## PROBLEM DESCRIPTION
Transcribe the records exactly from the line with "Observed in this" to the end, both included.

## MATERIAL FOR THIS EXERCISE
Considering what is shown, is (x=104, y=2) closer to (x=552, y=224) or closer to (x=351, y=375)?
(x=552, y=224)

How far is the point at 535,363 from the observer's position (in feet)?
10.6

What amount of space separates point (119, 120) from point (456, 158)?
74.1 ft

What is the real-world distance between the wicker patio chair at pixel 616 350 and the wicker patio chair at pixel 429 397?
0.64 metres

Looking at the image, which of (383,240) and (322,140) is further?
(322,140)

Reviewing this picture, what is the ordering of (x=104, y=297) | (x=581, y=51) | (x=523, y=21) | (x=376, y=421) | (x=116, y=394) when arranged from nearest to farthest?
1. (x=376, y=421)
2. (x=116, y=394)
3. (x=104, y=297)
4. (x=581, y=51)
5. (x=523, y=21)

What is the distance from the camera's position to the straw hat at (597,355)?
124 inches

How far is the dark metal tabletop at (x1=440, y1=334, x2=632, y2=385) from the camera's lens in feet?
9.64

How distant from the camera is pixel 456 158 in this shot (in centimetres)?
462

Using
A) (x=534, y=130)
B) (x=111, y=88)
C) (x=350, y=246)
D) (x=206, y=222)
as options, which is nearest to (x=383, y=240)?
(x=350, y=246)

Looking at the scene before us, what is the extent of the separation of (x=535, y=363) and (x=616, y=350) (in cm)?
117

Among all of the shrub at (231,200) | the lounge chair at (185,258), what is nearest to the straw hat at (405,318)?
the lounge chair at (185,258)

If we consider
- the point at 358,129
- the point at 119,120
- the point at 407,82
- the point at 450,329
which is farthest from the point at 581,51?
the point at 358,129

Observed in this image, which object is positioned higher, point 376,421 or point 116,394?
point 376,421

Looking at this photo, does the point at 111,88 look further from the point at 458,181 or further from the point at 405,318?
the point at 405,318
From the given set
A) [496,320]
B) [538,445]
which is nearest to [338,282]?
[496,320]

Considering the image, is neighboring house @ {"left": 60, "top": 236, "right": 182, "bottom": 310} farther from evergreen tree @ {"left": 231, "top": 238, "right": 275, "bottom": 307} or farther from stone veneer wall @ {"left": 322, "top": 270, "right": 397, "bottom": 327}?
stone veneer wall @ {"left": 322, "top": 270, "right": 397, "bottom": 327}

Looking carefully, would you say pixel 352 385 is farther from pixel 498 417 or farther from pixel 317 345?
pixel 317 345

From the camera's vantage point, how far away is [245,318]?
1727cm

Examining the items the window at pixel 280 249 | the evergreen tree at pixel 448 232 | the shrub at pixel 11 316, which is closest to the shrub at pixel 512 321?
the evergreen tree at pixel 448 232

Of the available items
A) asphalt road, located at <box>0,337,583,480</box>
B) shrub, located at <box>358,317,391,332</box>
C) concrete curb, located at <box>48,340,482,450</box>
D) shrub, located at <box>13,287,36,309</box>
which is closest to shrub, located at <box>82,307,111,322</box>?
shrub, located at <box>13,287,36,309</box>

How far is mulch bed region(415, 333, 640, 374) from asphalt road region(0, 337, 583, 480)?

## ANSWER
Observed in this image, which object is positioned higher, point 376,421 or point 116,394?
point 376,421

Looking at this photo, does the point at 111,88 look further from the point at 458,181 or further from the point at 405,318?
the point at 405,318
From the given set
A) [496,320]
B) [538,445]
which is nearest to [338,282]?
[496,320]

Considering the image, is neighboring house @ {"left": 60, "top": 236, "right": 182, "bottom": 310} farther from evergreen tree @ {"left": 231, "top": 238, "right": 275, "bottom": 307} or farther from stone veneer wall @ {"left": 322, "top": 270, "right": 397, "bottom": 327}?
stone veneer wall @ {"left": 322, "top": 270, "right": 397, "bottom": 327}

Looking carefully, would you say pixel 352 385 is farther from pixel 498 417 or farther from pixel 317 345?
pixel 317 345

From the camera's vantage point, how far away is [245,318]?
1727cm

Examining the items the window at pixel 280 249 | the evergreen tree at pixel 448 232 | the shrub at pixel 11 316, which is closest to the shrub at pixel 512 321?
the evergreen tree at pixel 448 232

Of the available items
A) asphalt road, located at <box>0,337,583,480</box>
B) shrub, located at <box>358,317,391,332</box>
C) concrete curb, located at <box>48,340,482,450</box>
D) shrub, located at <box>13,287,36,309</box>
which is closest to shrub, located at <box>82,307,111,322</box>?
shrub, located at <box>13,287,36,309</box>

How far is mulch bed region(415, 333, 640, 374) from asphalt road region(0, 337, 583, 480)?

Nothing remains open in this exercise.